- [Task brief]:
Reproduce the material below character for character, omitting the pictures.

- [Stored data]:
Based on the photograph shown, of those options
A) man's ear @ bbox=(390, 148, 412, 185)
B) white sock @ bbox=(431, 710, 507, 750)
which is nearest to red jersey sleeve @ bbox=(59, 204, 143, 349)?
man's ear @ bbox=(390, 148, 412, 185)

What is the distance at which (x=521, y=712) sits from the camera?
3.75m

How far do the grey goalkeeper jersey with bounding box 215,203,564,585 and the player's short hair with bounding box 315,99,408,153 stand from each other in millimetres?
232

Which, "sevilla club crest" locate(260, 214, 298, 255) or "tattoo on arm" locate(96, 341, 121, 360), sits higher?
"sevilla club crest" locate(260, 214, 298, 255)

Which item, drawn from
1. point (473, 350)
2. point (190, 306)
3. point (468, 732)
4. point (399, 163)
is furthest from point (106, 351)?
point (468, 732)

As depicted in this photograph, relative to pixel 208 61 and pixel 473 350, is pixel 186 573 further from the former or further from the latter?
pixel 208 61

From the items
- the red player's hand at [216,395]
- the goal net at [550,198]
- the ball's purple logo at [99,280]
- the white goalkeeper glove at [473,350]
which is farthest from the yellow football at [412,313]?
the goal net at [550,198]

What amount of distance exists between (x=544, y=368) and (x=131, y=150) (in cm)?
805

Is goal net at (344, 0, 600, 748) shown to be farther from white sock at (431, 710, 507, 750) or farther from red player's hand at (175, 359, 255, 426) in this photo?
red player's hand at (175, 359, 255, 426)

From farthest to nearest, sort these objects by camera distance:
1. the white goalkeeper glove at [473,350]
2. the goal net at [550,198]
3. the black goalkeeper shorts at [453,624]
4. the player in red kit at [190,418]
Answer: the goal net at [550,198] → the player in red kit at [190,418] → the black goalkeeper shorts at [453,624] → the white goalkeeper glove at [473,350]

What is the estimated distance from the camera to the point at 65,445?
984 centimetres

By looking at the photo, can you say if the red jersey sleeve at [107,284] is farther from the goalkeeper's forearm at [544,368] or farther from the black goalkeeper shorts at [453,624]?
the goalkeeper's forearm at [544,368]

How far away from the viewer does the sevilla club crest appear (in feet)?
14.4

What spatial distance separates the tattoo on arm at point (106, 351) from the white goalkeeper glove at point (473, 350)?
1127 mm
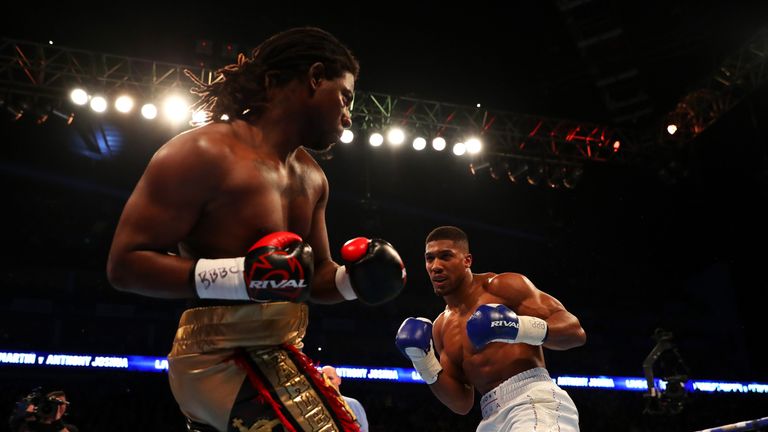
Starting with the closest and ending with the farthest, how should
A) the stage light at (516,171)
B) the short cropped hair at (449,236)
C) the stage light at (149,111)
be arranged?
1. the short cropped hair at (449,236)
2. the stage light at (149,111)
3. the stage light at (516,171)

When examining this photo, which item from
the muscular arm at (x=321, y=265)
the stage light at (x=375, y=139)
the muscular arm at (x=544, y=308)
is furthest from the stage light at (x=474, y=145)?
the muscular arm at (x=321, y=265)

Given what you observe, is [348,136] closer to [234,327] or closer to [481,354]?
[481,354]

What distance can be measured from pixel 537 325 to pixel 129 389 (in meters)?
7.29

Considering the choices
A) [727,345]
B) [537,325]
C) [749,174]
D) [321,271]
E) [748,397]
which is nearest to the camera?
[321,271]

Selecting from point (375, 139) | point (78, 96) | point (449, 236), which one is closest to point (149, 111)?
point (78, 96)

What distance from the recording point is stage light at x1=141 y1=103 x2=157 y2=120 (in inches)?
267

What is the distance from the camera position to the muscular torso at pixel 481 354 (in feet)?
10.8

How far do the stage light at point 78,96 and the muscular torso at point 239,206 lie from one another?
19.0 feet

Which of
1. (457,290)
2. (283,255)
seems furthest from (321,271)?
(457,290)

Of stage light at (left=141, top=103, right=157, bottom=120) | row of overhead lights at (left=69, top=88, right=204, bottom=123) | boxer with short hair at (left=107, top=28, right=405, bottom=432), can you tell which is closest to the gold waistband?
boxer with short hair at (left=107, top=28, right=405, bottom=432)

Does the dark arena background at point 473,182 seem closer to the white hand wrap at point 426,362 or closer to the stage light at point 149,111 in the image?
the stage light at point 149,111

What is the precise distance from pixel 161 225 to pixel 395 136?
20.9 feet

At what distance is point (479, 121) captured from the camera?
8.16 m

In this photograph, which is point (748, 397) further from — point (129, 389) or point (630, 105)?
point (129, 389)
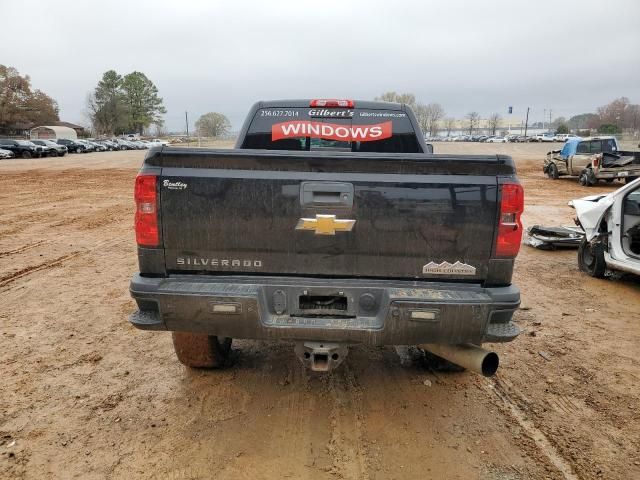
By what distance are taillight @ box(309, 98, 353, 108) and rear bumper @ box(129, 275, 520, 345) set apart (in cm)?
248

- [Answer to the exercise]:
Based on the photograph shown, of those options
A) man's ear @ bbox=(390, 148, 412, 185)
B) white sock @ bbox=(431, 710, 507, 750)
which is nearest to red jersey sleeve @ bbox=(59, 204, 143, 349)?
man's ear @ bbox=(390, 148, 412, 185)

What is the distance at which (x=521, y=712) sits from the camera?
3.75m

How far do the grey goalkeeper jersey with bounding box 215,203,564,585 and the player's short hair with bounding box 315,99,408,153 stand from each other in millimetres?
232

Which, "sevilla club crest" locate(260, 214, 298, 255) or "tattoo on arm" locate(96, 341, 121, 360), sits higher?
"sevilla club crest" locate(260, 214, 298, 255)

Which item, drawn from
1. point (473, 350)
2. point (190, 306)
3. point (468, 732)
4. point (399, 163)
is furthest from point (106, 351)?
point (468, 732)

As depicted in this photograph, relative to pixel 208 61 and pixel 473 350, is pixel 186 573 further from the former or further from the latter?
pixel 208 61

From the items
- the red player's hand at [216,395]
- the goal net at [550,198]
- the ball's purple logo at [99,280]
- the white goalkeeper glove at [473,350]
which is farthest from the yellow football at [412,313]?
the goal net at [550,198]

What amount of distance exists between (x=544, y=368) and (x=131, y=150) (in cm)?
805

Is goal net at (344, 0, 600, 748) shown to be farther from white sock at (431, 710, 507, 750) or farther from red player's hand at (175, 359, 255, 426) in this photo?
red player's hand at (175, 359, 255, 426)

From farthest to nearest, sort these objects by camera distance:
1. the white goalkeeper glove at [473,350]
2. the goal net at [550,198]
3. the black goalkeeper shorts at [453,624]
4. the player in red kit at [190,418]
Answer: the goal net at [550,198] → the player in red kit at [190,418] → the black goalkeeper shorts at [453,624] → the white goalkeeper glove at [473,350]

What is the estimated distance from the camera to the point at 65,445?
984 centimetres

By looking at the photo, can you say if the red jersey sleeve at [107,284] is farther from the goalkeeper's forearm at [544,368] or farther from the black goalkeeper shorts at [453,624]?
the goalkeeper's forearm at [544,368]

How far away from the viewer does the sevilla club crest appear (in feet)?
14.4

What spatial distance separates the tattoo on arm at point (106, 351) from the white goalkeeper glove at point (473, 350)?
1127 mm
Starting with the closest and ending with the farthest, how should
A) the stage light at (516,171)
B) the short cropped hair at (449,236)
C) the stage light at (149,111)
be arranged?
1. the short cropped hair at (449,236)
2. the stage light at (149,111)
3. the stage light at (516,171)

When examining this photo, which item from
the muscular arm at (x=321, y=265)
the stage light at (x=375, y=139)
the muscular arm at (x=544, y=308)
is furthest from the stage light at (x=474, y=145)?
the muscular arm at (x=321, y=265)

Given what you observe, is [348,136] closer to [234,327] or closer to [481,354]?
[481,354]

What distance can be measured from pixel 537 325 to pixel 129 389 (in meters)?
7.29

Considering the choices
A) [727,345]
B) [537,325]
C) [749,174]
D) [321,271]
E) [748,397]
which is nearest to the camera?
[321,271]

Selecting from point (375, 139) | point (78, 96) | point (449, 236), which one is closest to point (149, 111)?
point (78, 96)

What distance from the recording point is stage light at x1=141 y1=103 x2=157 y2=120 (in inches)?
267

What is the distance from the camera position to the muscular torso at pixel 481 354 (in feet)?
10.8

How far do the stage light at point 78,96 and the muscular torso at point 239,206 lie from one another?
19.0 feet

Which of
1. (457,290)
2. (283,255)
seems furthest from (321,271)?
(457,290)

Of stage light at (left=141, top=103, right=157, bottom=120) | row of overhead lights at (left=69, top=88, right=204, bottom=123) | boxer with short hair at (left=107, top=28, right=405, bottom=432), can you tell which is closest to the gold waistband?
boxer with short hair at (left=107, top=28, right=405, bottom=432)

Does the dark arena background at point 473,182 seem closer to the white hand wrap at point 426,362 or closer to the stage light at point 149,111 in the image?
the stage light at point 149,111

What is the precise distance from pixel 161 225 to pixel 395 136?
20.9 feet

At what distance is point (479, 121) captured from the camera?
8.16 m

In this photograph, which is point (748, 397) further from — point (129, 389) or point (630, 105)?
point (129, 389)
By what distance are taillight @ box(309, 98, 353, 108) and rear bumper @ box(129, 275, 520, 345) set apart (in cm)?
248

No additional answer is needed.